* **Task goal**: State how many lines of the items below contain the string "space". Give only the number.

* **Spatial data with images**:
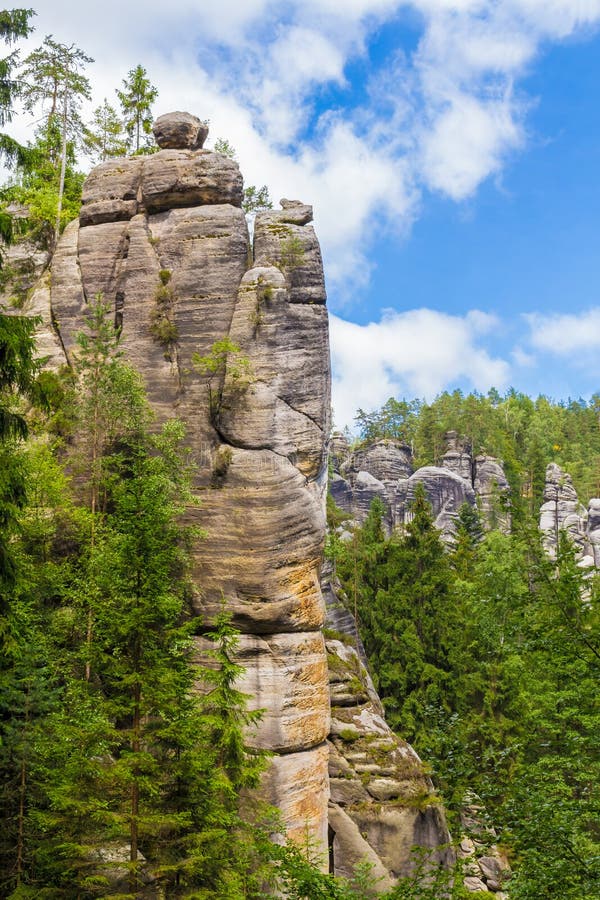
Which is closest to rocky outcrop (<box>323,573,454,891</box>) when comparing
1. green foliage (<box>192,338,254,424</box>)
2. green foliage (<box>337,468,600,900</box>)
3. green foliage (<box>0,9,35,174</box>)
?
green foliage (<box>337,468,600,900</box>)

...

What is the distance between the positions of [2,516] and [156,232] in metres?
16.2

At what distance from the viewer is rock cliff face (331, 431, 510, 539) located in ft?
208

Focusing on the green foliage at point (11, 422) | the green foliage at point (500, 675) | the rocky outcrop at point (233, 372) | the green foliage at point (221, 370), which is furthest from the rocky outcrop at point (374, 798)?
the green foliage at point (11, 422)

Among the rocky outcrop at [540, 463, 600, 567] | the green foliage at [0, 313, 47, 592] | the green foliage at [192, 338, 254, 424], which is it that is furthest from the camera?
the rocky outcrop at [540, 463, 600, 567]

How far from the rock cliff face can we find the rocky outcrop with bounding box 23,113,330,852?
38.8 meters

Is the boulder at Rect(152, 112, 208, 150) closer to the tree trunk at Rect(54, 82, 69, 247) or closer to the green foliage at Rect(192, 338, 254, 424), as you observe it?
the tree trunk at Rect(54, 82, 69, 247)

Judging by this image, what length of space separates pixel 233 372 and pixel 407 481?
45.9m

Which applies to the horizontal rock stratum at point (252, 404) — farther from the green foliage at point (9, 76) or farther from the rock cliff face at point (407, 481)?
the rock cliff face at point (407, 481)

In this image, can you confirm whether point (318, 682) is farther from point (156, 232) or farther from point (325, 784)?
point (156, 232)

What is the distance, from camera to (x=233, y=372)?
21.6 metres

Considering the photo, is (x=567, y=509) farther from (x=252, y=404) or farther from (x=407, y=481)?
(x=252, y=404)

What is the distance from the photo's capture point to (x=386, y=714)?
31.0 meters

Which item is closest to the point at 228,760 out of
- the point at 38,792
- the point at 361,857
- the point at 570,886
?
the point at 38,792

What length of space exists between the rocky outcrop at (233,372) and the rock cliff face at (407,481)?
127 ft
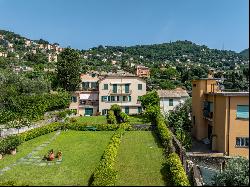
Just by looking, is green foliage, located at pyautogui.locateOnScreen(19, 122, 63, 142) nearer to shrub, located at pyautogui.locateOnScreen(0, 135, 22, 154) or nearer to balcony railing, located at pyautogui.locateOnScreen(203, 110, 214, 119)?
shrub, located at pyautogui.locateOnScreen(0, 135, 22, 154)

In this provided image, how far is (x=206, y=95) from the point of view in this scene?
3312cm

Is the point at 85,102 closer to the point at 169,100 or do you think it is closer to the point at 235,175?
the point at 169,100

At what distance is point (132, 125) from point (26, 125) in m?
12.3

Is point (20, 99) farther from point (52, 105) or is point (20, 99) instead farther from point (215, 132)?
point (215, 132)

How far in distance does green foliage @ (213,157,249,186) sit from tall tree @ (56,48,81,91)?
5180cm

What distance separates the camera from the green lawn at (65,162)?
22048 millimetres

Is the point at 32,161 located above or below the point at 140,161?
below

* **Right answer**: 2